Dentro de la precariedad que presupone trabajar a la intemperie, en plena calle, son bastante organizados y limpios. Los restos que quedan del destace de los pollos los van echando en una cesta que tienen al lado, y cada tanto hacen un alto para lavarse las manos con el agua almacenada en un gran tobo.
Mientras tanto la señora Ana, ama y dueña del puesto, se multiplica: cobra, se faja a picar, saca más mercancía del interior del camión cava, sin descansar un minuto. Es una maquinita de trabajar, y sabe ejercer el mando con suavidad y firmeza a la vez. Sus empleados bromean con ella, pero con respeto.
Echo una ojeada alrededor, y me llama la atención una pareja conformada por una señora de cierta edad y un niño, presumiblemente su nieto, de unos 6 o 7 años. Ambos muy flacos, vestidos con ropa que demuestra su antigüedad pero, eso sí, pulcrísima y bien planchada.Su precariedad es evidente, aunque de cierto modo digna. Están en actitud expectante, pero paciente.
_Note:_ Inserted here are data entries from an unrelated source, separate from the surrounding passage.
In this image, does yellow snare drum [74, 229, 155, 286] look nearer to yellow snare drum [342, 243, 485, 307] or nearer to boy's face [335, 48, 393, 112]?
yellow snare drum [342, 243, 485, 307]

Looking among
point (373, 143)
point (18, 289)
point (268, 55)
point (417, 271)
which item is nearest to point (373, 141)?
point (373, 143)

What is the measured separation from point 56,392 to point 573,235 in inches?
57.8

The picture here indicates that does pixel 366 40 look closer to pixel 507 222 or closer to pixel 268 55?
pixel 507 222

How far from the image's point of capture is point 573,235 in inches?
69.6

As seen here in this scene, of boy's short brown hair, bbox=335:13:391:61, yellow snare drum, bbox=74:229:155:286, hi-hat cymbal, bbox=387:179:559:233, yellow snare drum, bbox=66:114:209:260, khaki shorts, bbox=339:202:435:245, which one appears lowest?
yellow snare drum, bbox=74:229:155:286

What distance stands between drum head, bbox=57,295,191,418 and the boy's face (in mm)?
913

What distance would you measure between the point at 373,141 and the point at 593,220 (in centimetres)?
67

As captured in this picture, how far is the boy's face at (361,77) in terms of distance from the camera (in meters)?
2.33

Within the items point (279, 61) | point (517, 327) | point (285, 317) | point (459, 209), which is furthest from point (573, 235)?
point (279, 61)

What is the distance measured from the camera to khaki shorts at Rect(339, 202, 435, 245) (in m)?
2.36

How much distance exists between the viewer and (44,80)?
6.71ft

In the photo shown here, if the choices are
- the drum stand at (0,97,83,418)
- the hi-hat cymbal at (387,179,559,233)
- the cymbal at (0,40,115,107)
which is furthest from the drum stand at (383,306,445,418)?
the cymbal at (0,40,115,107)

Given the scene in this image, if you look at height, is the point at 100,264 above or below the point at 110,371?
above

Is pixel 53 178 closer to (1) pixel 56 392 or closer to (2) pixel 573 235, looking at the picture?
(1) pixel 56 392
En un momento determinado, la señora Ana los ve, y acto seguido se dirige a la cesta donde los "acomodadores" van dejando las vísceras, pescuezos, carapachos y alas que van sobrando de los pollos, y llena dos bolsitas con esos despojos para entregárselas a la señora y al muchacho, quienes las reciben sonrientes y después de un "gracias" casi dibujado en la cara, se van alejando.